== TRECHO DO DOCUMENTO ==
━━━

44ª Mostra SP: Os mais comentados

Dias, de Tsai Ming-liang

“Para uns, um deleite cinematográfico, para outros, um teste de paciência. O cinema de Tsai sempre despertou reações nesses extremos, e aqui não seria diferente. É o tipo de filme que dilata o tempo e incorpora essa estratégia em sua narrativa.”
Alysson Oliveira

“Enfim, há um conjunto de situações que transmitem sensações, sentimentos, nos dão tempo de ver até nuvens se deslocando lentamente, e pensar/experimentar o que se vê.  E também o que não se vê.”
Antonio Carlos Egypto

“É o tempo que exaure em Dias, e não suas ideias; dessa forma, o filme apresenta perfeitamente sua proposta imersiva, ao nos mergulhar no moto perpétuo das ações banais do humano, dando peso extra ao minuto, principalmente a quem deseja se livrar deles.”

━━━

== EXTRATO DE DADOS ==
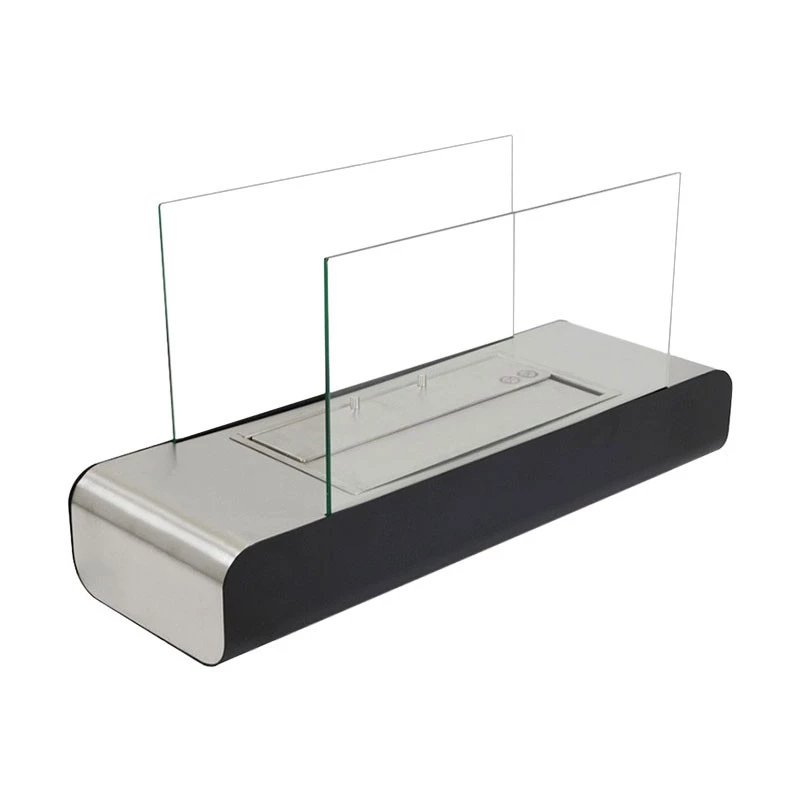 Cheminée en acier inoxydable et noire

━━━

== ATIVIDADE ==
Reproduza na íntegra o texto sobre os mais comentados da 44ª Mostra SP, sem alterar nenhuma palavra.

== RESPOSTA ==
44ª Mostra SP: Os mais comentados

Dias, de Tsai Ming-liang

“Para uns, um deleite cinematográfico, para outros, um teste de paciência. O cinema de Tsai sempre despertou reações nesses extremos, e aqui não seria diferente. É o tipo de filme que dilata o tempo e incorpora essa estratégia em sua narrativa.”
Alysson Oliveira

“Enfim, há um conjunto de situações que transmitem sensações, sentimentos, nos dão tempo de ver até nuvens se deslocando lentamente, e pensar/experimentar o que se vê.  E também o que não se vê.”
Antonio Carlos Egypto

“É o tempo que exaure em Dias, e não suas ideias; dessa forma, o filme apresenta perfeitamente sua proposta imersiva, ao nos mergulhar no moto perpétuo das ações banais do humano, dando peso extra ao minuto, principalmente a quem deseja se livrar deles.”